**Article:**
** Start **

I was angry that I had been making an effort to vacate the
house and avoid the bar while my housemate was blatantly parking her red car in
front of the front door of the scandal zone, and generally flaunting the
divorce agreement we had made. One, of
course, should not put stock in verbal divorce agreements, but I could not see
past the insult. I wanted to address her
provocation and was contemplating damage to her car – maybe pushing it sideways
into the next parking place. Since I had to drive by the bar to go to town why
not at least spit on the windshield. As
her car came into sight I saw that my housemate and her boyfriend were sitting
in it. Ramming was then excluded. Instead, I coasted in on a ramming vector to
the passenger side and veered behind the car.
This was later seen as an act of aggression, not for the ramming feint
but for blocking the car in.
My housemate immediately made herself available at my
drivers window to apologize for her prevocational behavior by asking me what
the fuck my problem was. Fair question.
Why should I not be a tolerant whipping post? I responded equally that she was not
reversing this: she was the one in violation and it was my turn – for the first
time – to be angry. Since I do not know
how to be angry and argue I overshot a little here. The net result is that my not-yet-ex-wife /
housemate challenged me to kill her. “Go ahead if that’s what you really want
to do.”
Well, since my revolver was in reach (I keep it under my
truck seat emulating my room mate’s partner in a horse trading venture – very
cowboy) and her raise was called by my production of the gun. The prosecutors of course acquitted her of
any responsibility for the spousal challenge to homicide and I alone was
reckless for introducing a weapon to an emotionally charged situation. Wasn’t the situation charged by the challenge
to kill?
So the old lady jumps out of her shoes and splits back to
the driver’s side of her (our?) car and scowls at me over the roof. I reversed the truck almost parallel to the
car on it’s passenger side and put the truck in forward gear to leave. I almost made a getaway and had a different
life. I just couldn’t leave unaddressed
the smug, “fuck you, see how much of a loser you are, I win again,” look she
was shooting at me.
[I have wondered dozens of times each of the 4325 days I
have been incarcerated if the vehicles had been reversed and when looking over my
shoulder to back up the truck I looked away from the car; would I have driven
obliviously away?]
So, I put the truck in neutral, set the brake, and got out
to really delve into this confrontation; unfortunately with the gun in
hand. The housemate did not want to
continue over playing her hand, although we did tentatively argue at the back
of the truck while she encouraged the beau to retreat to the bar with her. He chose to step between us.

** End **

**Brief A:**
In the account of the confrontation outside the bar, how many days does the narrator say they have been incarcerated?
**Brief B:**
Extend the account of the confrontation outside the bar, starting right after its final sentence.

**Records shown:**
** Start **

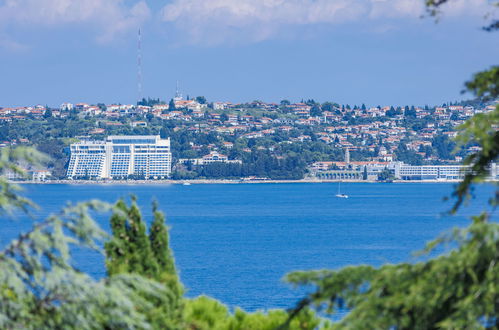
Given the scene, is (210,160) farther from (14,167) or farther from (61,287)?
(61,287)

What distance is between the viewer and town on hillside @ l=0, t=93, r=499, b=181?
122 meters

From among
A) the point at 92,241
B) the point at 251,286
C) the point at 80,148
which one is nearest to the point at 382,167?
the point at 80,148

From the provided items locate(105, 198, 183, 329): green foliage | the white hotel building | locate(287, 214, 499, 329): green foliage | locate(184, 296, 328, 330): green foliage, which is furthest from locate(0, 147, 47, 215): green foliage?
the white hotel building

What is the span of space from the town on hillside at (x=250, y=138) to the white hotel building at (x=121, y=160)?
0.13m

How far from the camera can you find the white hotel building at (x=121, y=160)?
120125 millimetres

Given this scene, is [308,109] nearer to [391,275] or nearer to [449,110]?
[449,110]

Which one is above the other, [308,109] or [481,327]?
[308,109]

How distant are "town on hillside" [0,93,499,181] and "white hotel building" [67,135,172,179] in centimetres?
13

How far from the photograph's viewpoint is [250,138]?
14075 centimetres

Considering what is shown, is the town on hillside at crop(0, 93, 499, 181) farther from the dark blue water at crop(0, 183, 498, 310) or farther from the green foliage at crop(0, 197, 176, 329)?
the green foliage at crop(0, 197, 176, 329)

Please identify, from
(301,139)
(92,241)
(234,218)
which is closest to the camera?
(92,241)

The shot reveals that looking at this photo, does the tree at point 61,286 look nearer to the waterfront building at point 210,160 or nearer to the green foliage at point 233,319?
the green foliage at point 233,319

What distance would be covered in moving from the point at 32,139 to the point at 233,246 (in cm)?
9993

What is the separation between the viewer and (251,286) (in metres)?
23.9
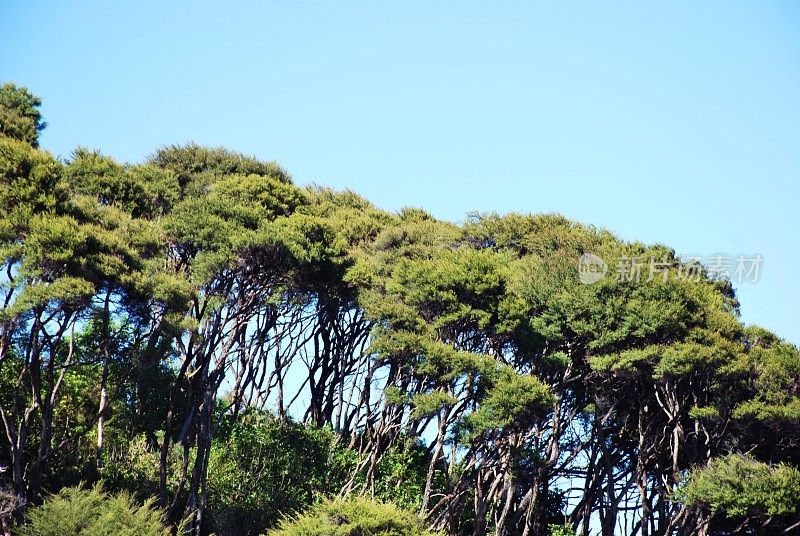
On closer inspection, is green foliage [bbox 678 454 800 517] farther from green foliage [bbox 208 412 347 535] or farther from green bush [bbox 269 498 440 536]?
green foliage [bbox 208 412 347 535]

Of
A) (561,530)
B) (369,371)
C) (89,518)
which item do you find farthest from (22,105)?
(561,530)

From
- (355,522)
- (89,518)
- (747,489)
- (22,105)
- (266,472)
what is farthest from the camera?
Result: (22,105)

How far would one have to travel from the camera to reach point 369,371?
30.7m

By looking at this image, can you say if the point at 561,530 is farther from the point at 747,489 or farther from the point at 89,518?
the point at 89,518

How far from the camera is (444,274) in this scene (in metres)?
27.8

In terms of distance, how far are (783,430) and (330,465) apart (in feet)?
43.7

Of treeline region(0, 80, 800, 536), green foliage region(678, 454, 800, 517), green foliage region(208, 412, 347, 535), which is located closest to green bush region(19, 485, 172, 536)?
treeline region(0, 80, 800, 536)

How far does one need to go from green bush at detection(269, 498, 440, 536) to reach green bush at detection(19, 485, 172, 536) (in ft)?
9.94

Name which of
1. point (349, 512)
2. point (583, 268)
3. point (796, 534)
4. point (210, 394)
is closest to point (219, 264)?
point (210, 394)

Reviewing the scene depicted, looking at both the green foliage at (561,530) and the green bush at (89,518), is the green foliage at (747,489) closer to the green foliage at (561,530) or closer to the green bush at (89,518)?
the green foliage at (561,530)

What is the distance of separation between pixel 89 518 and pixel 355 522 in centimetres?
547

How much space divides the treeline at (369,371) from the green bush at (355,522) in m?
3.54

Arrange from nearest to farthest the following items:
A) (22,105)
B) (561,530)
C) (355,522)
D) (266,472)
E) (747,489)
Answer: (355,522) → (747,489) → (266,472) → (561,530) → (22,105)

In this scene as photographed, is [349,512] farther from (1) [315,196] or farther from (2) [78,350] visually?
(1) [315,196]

** End **
** Start **

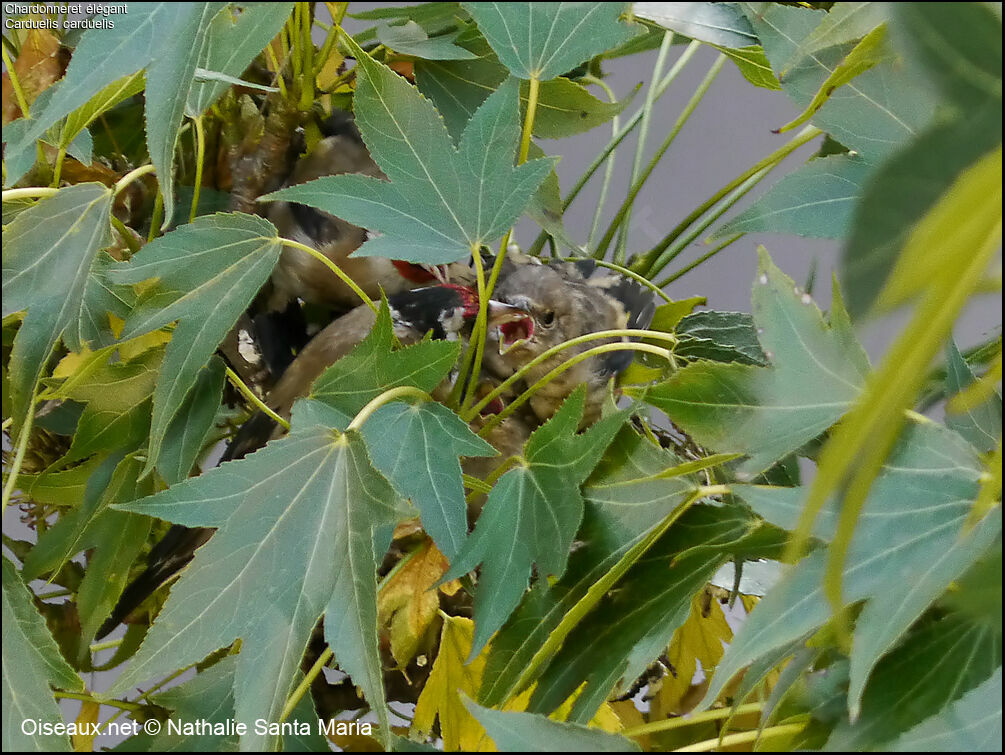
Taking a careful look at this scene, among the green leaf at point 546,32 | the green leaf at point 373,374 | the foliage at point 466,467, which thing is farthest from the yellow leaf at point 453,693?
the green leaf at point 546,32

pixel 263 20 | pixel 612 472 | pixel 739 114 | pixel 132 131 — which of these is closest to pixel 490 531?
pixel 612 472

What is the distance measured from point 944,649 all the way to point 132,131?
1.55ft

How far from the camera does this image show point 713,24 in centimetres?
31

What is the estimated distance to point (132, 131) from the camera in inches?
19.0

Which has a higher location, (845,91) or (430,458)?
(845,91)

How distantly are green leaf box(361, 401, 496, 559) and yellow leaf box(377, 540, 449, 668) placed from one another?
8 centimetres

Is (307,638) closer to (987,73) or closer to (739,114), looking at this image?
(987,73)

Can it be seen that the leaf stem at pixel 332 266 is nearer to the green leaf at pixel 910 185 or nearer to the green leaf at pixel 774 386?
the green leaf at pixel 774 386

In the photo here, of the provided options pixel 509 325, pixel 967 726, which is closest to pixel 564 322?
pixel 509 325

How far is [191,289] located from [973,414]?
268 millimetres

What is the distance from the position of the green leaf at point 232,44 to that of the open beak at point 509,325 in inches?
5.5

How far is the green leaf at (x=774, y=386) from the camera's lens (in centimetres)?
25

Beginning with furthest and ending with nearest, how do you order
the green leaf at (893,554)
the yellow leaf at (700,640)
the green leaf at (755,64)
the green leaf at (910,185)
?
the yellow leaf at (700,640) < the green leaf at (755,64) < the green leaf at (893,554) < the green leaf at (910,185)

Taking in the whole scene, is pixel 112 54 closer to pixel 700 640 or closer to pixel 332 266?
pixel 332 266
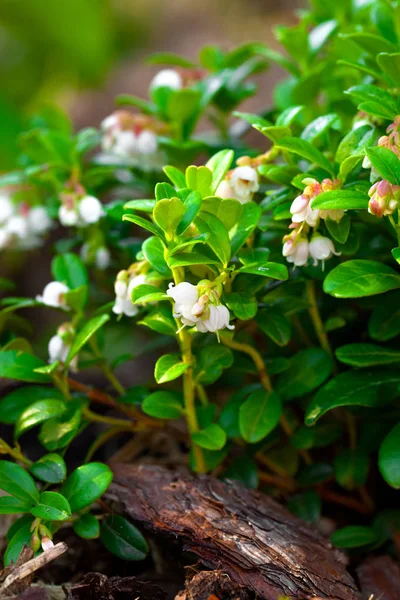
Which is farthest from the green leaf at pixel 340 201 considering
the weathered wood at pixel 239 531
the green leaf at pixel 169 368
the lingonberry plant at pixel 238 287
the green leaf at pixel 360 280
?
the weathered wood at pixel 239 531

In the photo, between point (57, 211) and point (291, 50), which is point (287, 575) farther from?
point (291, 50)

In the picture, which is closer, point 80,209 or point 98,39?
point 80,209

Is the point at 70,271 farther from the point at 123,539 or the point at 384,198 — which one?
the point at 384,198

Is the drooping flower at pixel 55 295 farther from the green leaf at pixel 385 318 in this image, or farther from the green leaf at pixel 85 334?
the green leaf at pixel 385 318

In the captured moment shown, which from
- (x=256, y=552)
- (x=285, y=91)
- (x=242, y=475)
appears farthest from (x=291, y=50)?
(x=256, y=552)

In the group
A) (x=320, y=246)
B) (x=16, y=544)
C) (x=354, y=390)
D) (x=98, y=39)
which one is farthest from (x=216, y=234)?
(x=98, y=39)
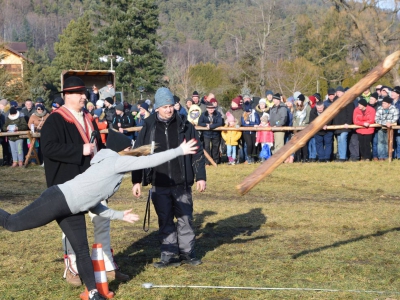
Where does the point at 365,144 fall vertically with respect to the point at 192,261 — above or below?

** End **
** Start **

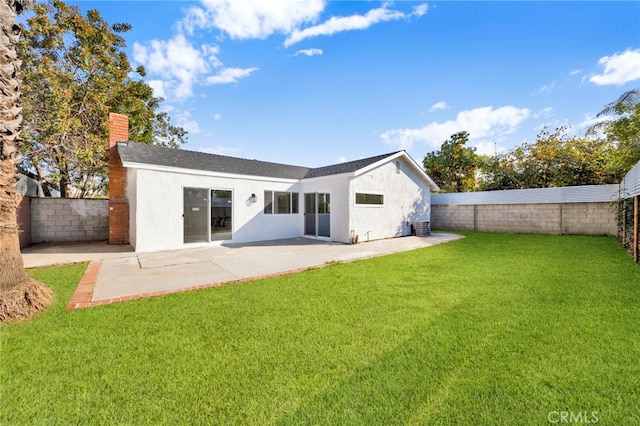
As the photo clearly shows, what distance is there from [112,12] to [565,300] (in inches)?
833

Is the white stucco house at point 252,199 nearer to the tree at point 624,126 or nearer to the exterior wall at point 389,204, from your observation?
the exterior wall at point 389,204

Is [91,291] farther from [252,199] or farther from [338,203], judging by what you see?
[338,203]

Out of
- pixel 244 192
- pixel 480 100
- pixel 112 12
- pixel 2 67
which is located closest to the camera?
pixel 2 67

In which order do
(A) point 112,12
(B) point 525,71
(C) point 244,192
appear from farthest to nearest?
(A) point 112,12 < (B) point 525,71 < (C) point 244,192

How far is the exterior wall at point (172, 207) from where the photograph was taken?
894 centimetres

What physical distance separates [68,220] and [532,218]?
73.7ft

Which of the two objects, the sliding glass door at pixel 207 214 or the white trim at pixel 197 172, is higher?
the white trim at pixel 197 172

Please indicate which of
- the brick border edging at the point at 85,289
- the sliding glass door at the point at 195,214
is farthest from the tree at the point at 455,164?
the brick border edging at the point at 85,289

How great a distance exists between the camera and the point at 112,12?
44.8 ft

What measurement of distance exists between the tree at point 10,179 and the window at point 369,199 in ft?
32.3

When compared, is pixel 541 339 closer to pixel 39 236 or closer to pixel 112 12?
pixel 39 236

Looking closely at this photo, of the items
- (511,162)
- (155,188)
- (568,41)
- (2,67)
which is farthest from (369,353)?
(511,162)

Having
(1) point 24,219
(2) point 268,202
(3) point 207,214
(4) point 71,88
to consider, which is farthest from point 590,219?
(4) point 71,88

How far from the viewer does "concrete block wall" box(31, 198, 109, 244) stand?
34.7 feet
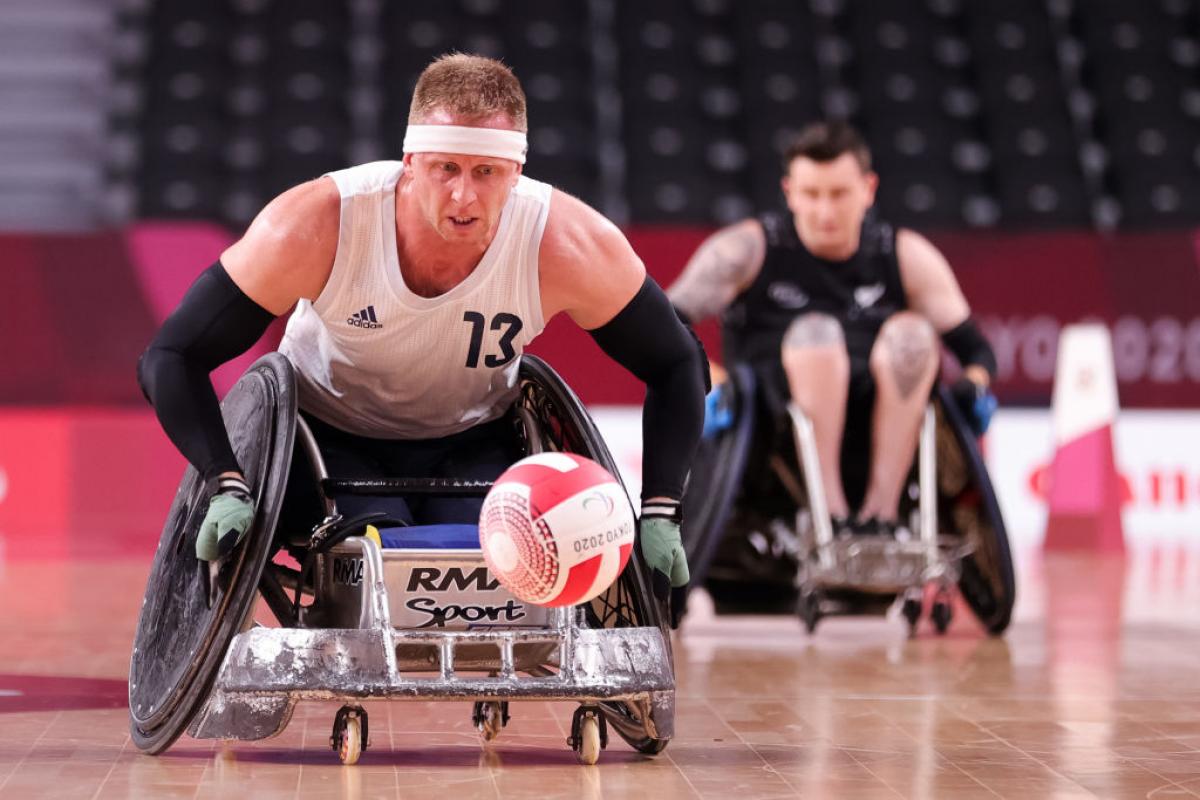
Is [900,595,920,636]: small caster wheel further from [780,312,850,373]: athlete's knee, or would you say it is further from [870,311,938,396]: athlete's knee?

** End **

**Task response A:**
4325 days.

**Task response B:**
He came in from my right and I put my firearm up to his
chest and he stepped in, toe-to-toe with me, pinning the arm between us. I extracted the arm and looked up at Marc
with what I recollect as general incomprehension. He spoke by pushing me with his chest, in
what I would describe in a pre-sentencing investigation (PSI) report as a
“bulldozing fashion.” The gun was in my
hand hanging at my left side. I fired a
shot straight down, without moving my hand.
Marc calmly looked down at the hand then back down at me {Marc was 6’4”
235 lbs} and pushed again with his chest.
I was then off balance and half stepped backward with my left foot and
flipped my left wrist and fired the gun literally from the hip. Marc spun 90 degrees to the right and fell
incomprehensibly dead.
Nothing made sense.
How had a low shot had such effect:
There was no one around (the housemate had fled into the bar after Marc
had commandeered the situation. My
vision was grainy black and white and my ears were ringing.
Materially False
Information
Part II
So, here I stand having likely killed someone and I cannot
put together any cognition. “What the
fuck…?” How the fuck…”
I took two steps to the left and looked at Marc – maybe
looking for eye movement. A wrestling
fan named Cliff made a statement that he observed this from the beer garden
adjacent to the bar and that I approached Marc’s head to “finish him off.” Over exposure to world wrestling
entertainment had imbued Clifford with both clairvoyance and x-ray vision since
he would have had to see through my housemate’s car and read minds for his
statement to have any veracity. Like the
drama of the wrestling upon which he premised his life, his statement was
entirely false. This would not deter
prosecutors from sensationalizing Cliff’s clairvoyance and over leveraging it
to indicate intent. Early on I do not see the connection but as I would
discover, conclusory allegations are the privilege and sine qua non (essential
element) of prosecutions.
Back in reality; I threw the gun into the fender of the
truck and yelled, “Fuck” a half a dozen times.
I then went into the bar and told a patron just inside the threshold,
nicknamed “Budley,” “I think I just killed Marc,” turned and ran back
outside. In contrast to the alleged
earlier confrontation that the surveillance video shows did not happen; the
sojourn into the bar and communication with Budley is documented by the video
but completely absent from the minds of those who compulsively spin evidence
for a living.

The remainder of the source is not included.